== Set task ==
Look below for the line with "The lens calibration". Extract that line and each one after it through the last, word for word.

[Raw records]
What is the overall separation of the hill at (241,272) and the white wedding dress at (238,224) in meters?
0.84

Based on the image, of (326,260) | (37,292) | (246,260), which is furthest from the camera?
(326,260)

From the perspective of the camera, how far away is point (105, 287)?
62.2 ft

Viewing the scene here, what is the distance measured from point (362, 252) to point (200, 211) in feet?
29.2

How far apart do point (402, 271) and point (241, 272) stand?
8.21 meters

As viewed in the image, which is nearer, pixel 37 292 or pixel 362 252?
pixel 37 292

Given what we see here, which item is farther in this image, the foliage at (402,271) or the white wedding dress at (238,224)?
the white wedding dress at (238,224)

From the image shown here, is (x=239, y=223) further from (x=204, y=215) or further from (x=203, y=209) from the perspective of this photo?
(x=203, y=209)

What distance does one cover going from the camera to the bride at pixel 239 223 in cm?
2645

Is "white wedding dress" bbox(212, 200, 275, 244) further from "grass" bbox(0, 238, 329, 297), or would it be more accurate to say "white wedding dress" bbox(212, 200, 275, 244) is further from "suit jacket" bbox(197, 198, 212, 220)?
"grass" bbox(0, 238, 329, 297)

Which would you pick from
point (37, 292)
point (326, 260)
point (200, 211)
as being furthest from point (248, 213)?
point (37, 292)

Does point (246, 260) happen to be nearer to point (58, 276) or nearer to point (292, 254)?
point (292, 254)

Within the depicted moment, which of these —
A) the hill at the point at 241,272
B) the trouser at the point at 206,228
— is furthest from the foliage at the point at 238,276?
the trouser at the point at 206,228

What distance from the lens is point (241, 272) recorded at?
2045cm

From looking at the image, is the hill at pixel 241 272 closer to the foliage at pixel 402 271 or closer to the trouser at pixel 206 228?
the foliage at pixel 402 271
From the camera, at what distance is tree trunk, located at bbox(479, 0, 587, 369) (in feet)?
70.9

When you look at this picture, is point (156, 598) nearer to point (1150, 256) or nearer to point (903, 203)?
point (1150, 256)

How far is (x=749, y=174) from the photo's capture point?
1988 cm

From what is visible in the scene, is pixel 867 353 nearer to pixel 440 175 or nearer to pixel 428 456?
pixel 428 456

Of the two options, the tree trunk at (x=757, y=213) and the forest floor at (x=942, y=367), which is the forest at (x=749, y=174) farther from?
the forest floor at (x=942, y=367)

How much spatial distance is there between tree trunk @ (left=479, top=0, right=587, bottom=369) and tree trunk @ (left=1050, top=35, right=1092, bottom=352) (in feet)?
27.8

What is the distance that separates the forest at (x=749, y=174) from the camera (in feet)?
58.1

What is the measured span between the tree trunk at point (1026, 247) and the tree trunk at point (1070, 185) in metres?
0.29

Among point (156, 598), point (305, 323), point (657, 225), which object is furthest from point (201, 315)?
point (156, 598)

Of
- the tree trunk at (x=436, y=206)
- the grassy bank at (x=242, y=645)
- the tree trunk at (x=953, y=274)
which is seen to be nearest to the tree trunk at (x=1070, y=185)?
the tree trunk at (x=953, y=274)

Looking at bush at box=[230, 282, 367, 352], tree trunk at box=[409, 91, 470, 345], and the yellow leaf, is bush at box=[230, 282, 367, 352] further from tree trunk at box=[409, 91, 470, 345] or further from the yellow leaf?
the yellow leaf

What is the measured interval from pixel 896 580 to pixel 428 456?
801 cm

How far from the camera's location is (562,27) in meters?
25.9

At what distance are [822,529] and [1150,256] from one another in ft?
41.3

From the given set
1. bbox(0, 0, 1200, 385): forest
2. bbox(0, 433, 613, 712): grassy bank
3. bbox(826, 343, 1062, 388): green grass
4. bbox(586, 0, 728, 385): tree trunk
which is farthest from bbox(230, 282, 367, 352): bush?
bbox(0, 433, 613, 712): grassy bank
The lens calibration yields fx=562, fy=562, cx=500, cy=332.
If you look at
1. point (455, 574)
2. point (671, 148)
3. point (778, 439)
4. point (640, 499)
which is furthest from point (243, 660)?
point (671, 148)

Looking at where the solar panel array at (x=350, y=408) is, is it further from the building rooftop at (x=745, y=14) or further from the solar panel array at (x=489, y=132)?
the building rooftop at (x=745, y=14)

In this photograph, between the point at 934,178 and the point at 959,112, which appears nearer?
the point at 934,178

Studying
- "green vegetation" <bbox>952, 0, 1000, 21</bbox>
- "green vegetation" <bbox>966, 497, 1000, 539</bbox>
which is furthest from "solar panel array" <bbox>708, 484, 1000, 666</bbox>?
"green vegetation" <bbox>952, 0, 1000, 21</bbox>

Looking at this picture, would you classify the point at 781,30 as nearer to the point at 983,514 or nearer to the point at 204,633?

== Solution for this exercise ==
The lens calibration yields fx=562, fy=562, cx=500, cy=332.
If you look at
1. point (455, 574)
2. point (671, 148)
3. point (778, 439)
4. point (640, 499)
which is furthest from point (243, 660)?
point (671, 148)

Looking at where the solar panel array at (x=350, y=408) is, is it further from the building rooftop at (x=745, y=14) or further from the solar panel array at (x=489, y=132)?
the building rooftop at (x=745, y=14)

In this photograph, between the point at 934,178 and the point at 959,112, which appears nearer?
the point at 934,178

Studying
- "green vegetation" <bbox>952, 0, 1000, 21</bbox>
- "green vegetation" <bbox>966, 497, 1000, 539</bbox>
which is furthest from "solar panel array" <bbox>708, 484, 1000, 666</bbox>?
"green vegetation" <bbox>952, 0, 1000, 21</bbox>

Looking at this picture, would you classify the point at 781,30 as nearer to the point at 983,514 or nearer to the point at 204,633?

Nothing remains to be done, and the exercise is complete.